(SOURCE EXTRACT Opens)
Figure 4 shows a preferred embodiment of the cooling fins 14 using heat pipes 25 thermally connected via a point or heat sink 24 to the condenser chamber and connected though the cooling fins.
Evaporator 7 is located within a cold thermal store 19. This thermal store can be located within the cold box or refrigeration area to store cold thermal energy for use during hours with no solar heat. Preferably the thermal store would be a sealed unit that contains a gas with low freezing point held in liquid form, such as liquid helium or liquid nitrogen. Both of these would be the ideal due to their extremely low freezing points and the large volume that is contained when in liquid form.
Figure 3 shows another embodiment of the cold thermal store where the thermal store is insulated and has refrigeration pipe 21 passing though it. This can be used either when more exact temperature control is required, with a thermostat allowing refrigeration fluid through pipe 21 when cooling is required. Or when the apparatus is to be located away from the refrigeration area, such as air conditioning or installing the apparatus on a roof when using refrigeration apparatus within the building. Here refrigerant would be passed or pumped through pipe 21 between the thermal store and the area(s) to be cooled.
Figure 2 shows a further embodiment of the apparatus with the addition of pipe 20 from reservoir 4 to the top of condenser 10 and reservoir 4 not joining pipe 5. This method would be marginally less efficient but may assist in keeping correct pressures within the apparatus.
Figure 5 shows the same as figure 1 but with the preferred embodiment using a solar thermal collector 22 with thermal mass 23 as detailed in my patent application entitled Improvements to Solar Thermal Collectors filed on 25th March 2010 with application number GB1005038.3.
Figure 6 shows the same as figure 1 but the preferred embodiment using a refrigerant of higher specific gravity than the solution of absorption medium with auxiliary medium. Possible refrigerants for this embodiment include bromoform, Tetrafluoroethane R134a and Ammonia. In this embodiment the hydrostatic pressure for hi is from the level in the reservoir rather than the condenser and pipe 9 is from the lower level of the condenser whilst pipe 13 is from the middle.
Figure 7 shows the same as figure 1 again using a refrigerant of low specific gravity.
(SOURCE EXTRACT Closes)
(STORED DATA Opens)
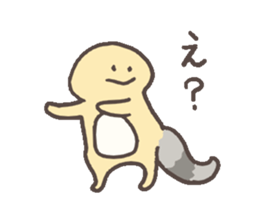 Eublepharis macularius sticker #2034246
(STORED DATA Closes)
WHAT TO WORK ON:
1. Answer these questions using the apparatus description:
(a) Inside which component is evaporator 7 located?
(b) In the Figure 2 embodiment, pipe 20 runs from which component to which point?
(c) Which refrigerants are listed as possible for the Figure 6 embodiment?
2. Quote the apparatus description, beginning at the words "Figure 3 shows" and stopping after the words "to be cooled.".
3. Continue the apparatus description from the point where it stops.

ANSWERS TO THE EXERCISES:
1.
(a) Evaporator 7 is located within the cold thermal store 19.
(b) Pipe 20 runs from reservoir 4 to the top of condenser 10.
(c) Bromoform, Tetrafluoroethane R134a and Ammonia.

2.
Figure 3 shows another embodiment of the cold thermal store where the thermal store is insulated and has refrigeration pipe 21 passing though it. This can be used either when more exact temperature control is required, with a thermostat allowing refrigeration fluid through pipe 21 when cooling is required. Or when the apparatus is to be located away from the refrigeration area, such as air conditioning or installing the apparatus on a roof when using refrigeration apparatus within the building. Here refrigerant would be passed or pumped through pipe 21 between the thermal store and the area(s) to be cooled.

3.
Contrary to the previous embodiments detailed above, the gaseous mixture of auxiliary medium with refrigerant from the evaporator 7 enters the condenser 10 through distribution head 11, which is located towards the bottom of the condenser within the absorption medium. This gaseous mixture bubbles through the absorption medium that absorbs the auxiliary medium and the refrigerant condenses back into a liquid. The circulation of fluid between the solar collector 1 and the condenser 10 is purely maintained on the difference in specific mass of the absorption medium compared to the specific mass of the solution of absorption medium with auxiliary medium.
Figure 8 shows the apparatus for atmospheric water collection, this shows the evaporator 7 encased in an example atmospheric water collection unit. This shows the evaporator 7 joined to a large surface area water condenser 34 within casing 30, which has an opening at either end.
One end has fan assembly 32, which drives air though the housing and over the large surface area water condenser 34 that is being cooled by the evaporator. The other end of the casing has an opening with air filter 31 to filter the incoming air. The atmospheric water condenses on the large surface area water condenser and drips into the water collection reservoir 27 where it then passes through a ceramic water filter 28 and into the pure water reservoir 30 where it is stored and available to use immediately as fresh pure drinking water. The opening with outflow of air from the casing should preferably be directed towards the cooling fins on the condenser to further assist it's cooling.
Additional filtration or introduction of valuable trace elements or minerals can be added into the water at 29, if necessary based on the apparatus's location. The fan assembly should preferably be operated by a small solar PV system. The fan can be located at either end effectively, and in small systems a fan may not be required.
Advantages The apparatus being thermally driven it can work in harmony with the surrounding environment, whereby the hotter the outside temperature, the colder it makes it, thus being thermodynamic to its environment.
There are many ways of making a solar thermal collector that will work within the embodiment of the invention, but the preferred collector is one using a thermal mass in a sealed and insulated casing as detailed within my patent application entitled Improvements to Solar Thermal Collectors filed on 25th March 2010 with application number GB1005038.3. This is illustrated in figure 5.
Preferably the cooling fins 14&16 should have a large surface area and contain heat pipes thermally connected to the pipe or chamber respectively, and passing though all of the fins. This would move heat away faster as can be seen in some computer CPU heat-sinks. This is illustrated in figure 4.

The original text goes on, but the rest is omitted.